▸ **TASK ITEM**
Find the string "timing" in the material. Copy every line that has it.

BEGIN DATA TO USE

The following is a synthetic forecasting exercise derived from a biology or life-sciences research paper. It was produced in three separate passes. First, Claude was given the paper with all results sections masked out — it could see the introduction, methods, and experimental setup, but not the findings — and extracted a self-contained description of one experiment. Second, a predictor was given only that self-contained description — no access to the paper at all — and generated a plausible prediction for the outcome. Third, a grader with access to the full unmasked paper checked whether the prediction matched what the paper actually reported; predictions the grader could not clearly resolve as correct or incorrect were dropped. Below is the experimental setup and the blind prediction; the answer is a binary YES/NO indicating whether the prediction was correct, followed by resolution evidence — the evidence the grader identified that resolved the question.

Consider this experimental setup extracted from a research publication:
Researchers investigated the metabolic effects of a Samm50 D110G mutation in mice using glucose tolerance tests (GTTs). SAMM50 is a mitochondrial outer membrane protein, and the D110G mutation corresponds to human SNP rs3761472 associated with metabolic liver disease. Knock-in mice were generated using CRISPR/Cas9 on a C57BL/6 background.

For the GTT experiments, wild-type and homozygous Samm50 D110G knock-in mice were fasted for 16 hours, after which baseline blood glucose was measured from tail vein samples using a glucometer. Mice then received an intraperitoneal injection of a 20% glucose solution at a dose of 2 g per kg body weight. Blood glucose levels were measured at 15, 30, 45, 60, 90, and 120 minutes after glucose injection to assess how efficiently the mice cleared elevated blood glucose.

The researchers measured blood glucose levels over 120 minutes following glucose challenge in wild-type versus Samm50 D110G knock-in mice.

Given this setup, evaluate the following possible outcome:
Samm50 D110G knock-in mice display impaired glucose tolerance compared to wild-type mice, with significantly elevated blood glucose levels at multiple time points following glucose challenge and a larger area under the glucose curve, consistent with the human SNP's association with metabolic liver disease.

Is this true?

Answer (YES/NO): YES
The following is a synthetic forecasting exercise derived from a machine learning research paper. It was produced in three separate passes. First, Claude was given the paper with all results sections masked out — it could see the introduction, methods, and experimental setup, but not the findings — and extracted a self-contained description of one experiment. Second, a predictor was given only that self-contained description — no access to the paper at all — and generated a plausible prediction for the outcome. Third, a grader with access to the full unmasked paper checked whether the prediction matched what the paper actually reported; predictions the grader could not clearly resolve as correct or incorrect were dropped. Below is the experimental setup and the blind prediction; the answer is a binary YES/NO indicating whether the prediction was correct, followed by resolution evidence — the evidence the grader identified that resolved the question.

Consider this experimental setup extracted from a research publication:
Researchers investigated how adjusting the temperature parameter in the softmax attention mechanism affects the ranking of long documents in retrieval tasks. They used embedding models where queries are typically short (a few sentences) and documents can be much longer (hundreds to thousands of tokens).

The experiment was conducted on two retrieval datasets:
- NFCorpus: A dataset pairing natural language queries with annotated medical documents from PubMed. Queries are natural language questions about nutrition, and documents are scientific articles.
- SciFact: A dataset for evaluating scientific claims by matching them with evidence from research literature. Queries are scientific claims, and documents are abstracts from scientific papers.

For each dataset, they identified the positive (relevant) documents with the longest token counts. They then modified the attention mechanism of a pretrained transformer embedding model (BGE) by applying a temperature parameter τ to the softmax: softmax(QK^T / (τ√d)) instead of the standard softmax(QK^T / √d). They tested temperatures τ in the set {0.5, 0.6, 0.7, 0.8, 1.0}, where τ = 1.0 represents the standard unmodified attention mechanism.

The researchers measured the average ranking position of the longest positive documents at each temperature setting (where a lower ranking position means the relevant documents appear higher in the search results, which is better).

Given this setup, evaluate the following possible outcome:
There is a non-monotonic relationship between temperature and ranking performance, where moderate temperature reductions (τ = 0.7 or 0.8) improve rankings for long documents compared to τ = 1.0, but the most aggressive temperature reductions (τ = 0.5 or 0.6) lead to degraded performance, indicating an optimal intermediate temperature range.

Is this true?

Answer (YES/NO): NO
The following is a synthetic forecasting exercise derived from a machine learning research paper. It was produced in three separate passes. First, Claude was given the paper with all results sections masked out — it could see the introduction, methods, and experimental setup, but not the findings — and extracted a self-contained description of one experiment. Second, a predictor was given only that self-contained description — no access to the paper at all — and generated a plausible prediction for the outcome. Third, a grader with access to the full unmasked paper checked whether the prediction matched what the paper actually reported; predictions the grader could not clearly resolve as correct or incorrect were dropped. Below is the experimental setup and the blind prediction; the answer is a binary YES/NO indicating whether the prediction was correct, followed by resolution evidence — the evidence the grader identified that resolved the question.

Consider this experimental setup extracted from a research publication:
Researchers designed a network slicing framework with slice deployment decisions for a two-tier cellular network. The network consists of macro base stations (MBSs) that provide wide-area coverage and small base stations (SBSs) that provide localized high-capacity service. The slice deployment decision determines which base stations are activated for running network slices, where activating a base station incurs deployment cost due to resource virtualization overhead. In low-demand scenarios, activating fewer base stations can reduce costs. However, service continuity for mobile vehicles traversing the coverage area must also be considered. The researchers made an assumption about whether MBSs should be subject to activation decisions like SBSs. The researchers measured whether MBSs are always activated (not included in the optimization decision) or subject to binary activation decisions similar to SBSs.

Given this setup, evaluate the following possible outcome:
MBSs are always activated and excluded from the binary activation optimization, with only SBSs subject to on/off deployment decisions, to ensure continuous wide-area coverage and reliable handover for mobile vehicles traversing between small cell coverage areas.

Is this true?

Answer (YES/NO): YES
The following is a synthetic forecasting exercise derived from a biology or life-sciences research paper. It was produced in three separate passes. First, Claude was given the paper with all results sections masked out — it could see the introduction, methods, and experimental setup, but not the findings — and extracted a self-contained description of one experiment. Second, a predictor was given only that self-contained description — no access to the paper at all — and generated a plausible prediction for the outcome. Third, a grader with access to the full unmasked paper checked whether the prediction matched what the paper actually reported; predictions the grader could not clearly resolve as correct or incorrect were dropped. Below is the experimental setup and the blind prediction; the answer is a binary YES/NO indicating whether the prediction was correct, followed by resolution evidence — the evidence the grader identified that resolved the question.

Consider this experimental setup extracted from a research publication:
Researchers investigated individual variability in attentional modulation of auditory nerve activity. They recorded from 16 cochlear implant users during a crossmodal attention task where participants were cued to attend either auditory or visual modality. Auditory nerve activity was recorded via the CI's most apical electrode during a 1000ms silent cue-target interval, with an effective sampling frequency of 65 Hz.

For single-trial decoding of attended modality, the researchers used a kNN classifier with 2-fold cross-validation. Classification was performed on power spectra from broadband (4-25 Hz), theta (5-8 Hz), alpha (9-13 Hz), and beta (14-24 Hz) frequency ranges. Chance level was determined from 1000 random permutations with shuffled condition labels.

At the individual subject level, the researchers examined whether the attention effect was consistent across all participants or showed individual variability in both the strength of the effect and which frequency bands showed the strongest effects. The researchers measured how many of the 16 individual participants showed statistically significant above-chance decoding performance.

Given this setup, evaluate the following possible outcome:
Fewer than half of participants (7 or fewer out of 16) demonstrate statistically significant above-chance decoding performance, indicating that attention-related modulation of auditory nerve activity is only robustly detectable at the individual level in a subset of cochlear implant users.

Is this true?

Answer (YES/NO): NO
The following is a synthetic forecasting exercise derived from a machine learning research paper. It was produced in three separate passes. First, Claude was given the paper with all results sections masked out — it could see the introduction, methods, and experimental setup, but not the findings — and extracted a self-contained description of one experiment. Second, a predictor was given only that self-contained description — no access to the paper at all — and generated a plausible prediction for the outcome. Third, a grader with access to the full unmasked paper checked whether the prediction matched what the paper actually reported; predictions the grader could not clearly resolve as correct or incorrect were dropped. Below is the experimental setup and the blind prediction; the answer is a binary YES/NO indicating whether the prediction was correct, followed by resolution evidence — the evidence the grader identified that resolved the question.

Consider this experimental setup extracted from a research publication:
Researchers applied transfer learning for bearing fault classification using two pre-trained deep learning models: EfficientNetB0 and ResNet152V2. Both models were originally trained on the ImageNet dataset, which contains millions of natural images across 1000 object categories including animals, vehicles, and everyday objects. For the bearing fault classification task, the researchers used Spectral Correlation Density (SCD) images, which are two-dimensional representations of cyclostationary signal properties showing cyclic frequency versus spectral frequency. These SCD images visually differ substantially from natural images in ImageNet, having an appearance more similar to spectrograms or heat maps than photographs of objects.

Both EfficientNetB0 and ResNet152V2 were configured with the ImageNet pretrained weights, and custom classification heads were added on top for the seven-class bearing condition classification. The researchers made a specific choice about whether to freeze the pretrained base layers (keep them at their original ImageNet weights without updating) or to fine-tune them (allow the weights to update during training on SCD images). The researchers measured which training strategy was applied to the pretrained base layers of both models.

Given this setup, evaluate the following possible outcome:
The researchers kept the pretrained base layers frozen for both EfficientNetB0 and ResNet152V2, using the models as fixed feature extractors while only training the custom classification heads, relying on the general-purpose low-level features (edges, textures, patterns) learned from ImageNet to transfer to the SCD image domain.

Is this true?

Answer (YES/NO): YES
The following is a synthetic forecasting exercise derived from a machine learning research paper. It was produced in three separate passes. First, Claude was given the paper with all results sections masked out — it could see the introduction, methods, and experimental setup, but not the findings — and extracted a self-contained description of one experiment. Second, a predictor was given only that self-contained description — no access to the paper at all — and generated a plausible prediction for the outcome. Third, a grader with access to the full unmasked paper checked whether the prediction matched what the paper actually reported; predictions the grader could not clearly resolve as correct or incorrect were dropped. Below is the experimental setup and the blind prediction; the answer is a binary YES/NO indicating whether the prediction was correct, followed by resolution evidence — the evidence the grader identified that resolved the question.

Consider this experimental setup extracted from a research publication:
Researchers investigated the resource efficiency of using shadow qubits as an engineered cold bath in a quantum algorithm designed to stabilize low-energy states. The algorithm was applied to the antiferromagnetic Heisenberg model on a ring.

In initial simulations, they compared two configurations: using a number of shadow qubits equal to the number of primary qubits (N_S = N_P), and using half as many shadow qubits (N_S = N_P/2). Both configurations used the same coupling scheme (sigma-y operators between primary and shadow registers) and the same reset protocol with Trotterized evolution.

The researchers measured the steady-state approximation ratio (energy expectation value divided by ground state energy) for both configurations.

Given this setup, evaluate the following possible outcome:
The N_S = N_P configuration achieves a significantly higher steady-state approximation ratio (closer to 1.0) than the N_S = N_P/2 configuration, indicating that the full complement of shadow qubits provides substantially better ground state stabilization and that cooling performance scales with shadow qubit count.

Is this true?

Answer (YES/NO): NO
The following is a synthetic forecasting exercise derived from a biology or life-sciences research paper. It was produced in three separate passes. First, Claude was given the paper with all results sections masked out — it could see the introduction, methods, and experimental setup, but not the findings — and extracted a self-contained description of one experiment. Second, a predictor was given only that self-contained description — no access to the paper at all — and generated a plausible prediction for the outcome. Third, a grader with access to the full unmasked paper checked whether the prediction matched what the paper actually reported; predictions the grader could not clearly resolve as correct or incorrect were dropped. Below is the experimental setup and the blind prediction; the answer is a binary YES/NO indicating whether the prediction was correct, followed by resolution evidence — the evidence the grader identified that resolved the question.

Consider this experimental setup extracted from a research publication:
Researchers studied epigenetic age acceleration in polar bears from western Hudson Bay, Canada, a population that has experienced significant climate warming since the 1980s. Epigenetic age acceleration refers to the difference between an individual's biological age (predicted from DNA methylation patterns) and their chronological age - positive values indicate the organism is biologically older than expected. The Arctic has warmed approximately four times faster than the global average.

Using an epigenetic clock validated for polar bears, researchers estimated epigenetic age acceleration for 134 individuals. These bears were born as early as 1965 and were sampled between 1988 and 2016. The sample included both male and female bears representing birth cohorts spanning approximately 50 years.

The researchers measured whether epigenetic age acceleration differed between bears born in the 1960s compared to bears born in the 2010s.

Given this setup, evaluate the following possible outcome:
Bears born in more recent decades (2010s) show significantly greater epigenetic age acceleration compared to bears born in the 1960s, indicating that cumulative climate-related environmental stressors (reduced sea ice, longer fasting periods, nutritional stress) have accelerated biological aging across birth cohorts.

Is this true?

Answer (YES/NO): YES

END DATA TO USE
BEGIN DATA TO USE

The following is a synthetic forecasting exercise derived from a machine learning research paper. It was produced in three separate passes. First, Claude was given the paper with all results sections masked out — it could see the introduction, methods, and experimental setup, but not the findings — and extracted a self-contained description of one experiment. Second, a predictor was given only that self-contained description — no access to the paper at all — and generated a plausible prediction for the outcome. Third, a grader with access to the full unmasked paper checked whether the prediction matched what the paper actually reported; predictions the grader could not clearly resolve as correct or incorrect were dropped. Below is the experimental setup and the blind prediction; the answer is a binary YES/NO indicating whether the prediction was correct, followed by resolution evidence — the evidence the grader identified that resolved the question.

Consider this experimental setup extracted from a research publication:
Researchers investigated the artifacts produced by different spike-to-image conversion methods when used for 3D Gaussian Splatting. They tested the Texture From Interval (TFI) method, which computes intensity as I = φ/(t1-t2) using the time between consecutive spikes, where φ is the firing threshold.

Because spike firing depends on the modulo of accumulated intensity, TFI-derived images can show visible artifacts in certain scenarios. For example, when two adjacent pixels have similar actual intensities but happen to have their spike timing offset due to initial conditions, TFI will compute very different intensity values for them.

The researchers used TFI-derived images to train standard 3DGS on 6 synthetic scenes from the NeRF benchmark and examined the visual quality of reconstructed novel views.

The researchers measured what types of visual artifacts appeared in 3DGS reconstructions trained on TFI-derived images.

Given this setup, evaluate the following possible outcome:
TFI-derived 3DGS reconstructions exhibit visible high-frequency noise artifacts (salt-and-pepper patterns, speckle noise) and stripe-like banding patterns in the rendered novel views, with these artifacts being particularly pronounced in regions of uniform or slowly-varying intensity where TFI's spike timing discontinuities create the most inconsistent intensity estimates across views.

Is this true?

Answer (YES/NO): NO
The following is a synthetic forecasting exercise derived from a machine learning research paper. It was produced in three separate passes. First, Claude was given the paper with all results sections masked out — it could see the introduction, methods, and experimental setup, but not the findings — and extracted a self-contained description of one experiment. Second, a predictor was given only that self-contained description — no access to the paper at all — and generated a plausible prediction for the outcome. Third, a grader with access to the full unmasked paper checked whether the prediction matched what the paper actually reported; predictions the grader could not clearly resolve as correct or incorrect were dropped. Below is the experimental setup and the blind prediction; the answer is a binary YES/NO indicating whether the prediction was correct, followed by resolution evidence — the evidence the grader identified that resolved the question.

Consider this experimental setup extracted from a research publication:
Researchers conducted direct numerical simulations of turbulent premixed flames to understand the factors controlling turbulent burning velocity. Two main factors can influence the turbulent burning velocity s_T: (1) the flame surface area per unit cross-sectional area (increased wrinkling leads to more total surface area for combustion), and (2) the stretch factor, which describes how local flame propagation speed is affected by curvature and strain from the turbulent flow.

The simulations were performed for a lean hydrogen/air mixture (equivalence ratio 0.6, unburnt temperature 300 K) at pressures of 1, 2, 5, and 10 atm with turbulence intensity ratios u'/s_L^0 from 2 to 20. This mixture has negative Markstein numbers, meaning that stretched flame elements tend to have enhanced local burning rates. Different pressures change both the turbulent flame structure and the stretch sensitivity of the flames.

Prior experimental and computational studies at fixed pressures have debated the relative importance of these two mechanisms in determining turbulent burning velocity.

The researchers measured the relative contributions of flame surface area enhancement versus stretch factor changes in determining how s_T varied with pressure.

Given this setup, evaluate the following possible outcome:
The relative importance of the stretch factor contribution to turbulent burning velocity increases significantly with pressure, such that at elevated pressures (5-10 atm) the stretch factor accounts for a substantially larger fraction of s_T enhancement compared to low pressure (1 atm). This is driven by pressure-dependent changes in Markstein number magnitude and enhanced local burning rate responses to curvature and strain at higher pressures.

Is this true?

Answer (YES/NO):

END DATA TO USE

▸ **OUTPUT**
Because spike firing depends on the modulo of accumulated intensity, TFI-derived images can show visible artifacts in certain scenarios. For example, when two adjacent pixels have similar actual intensities but happen to have their spike timing offset due to initial conditions, TFI will compute very different intensity values for them.
TFI-derived 3DGS reconstructions exhibit visible high-frequency noise artifacts (salt-and-pepper patterns, speckle noise) and stripe-like banding patterns in the rendered novel views, with these artifacts being particularly pronounced in regions of uniform or slowly-varying intensity where TFI's spike timing discontinuities create the most inconsistent intensity estimates across views.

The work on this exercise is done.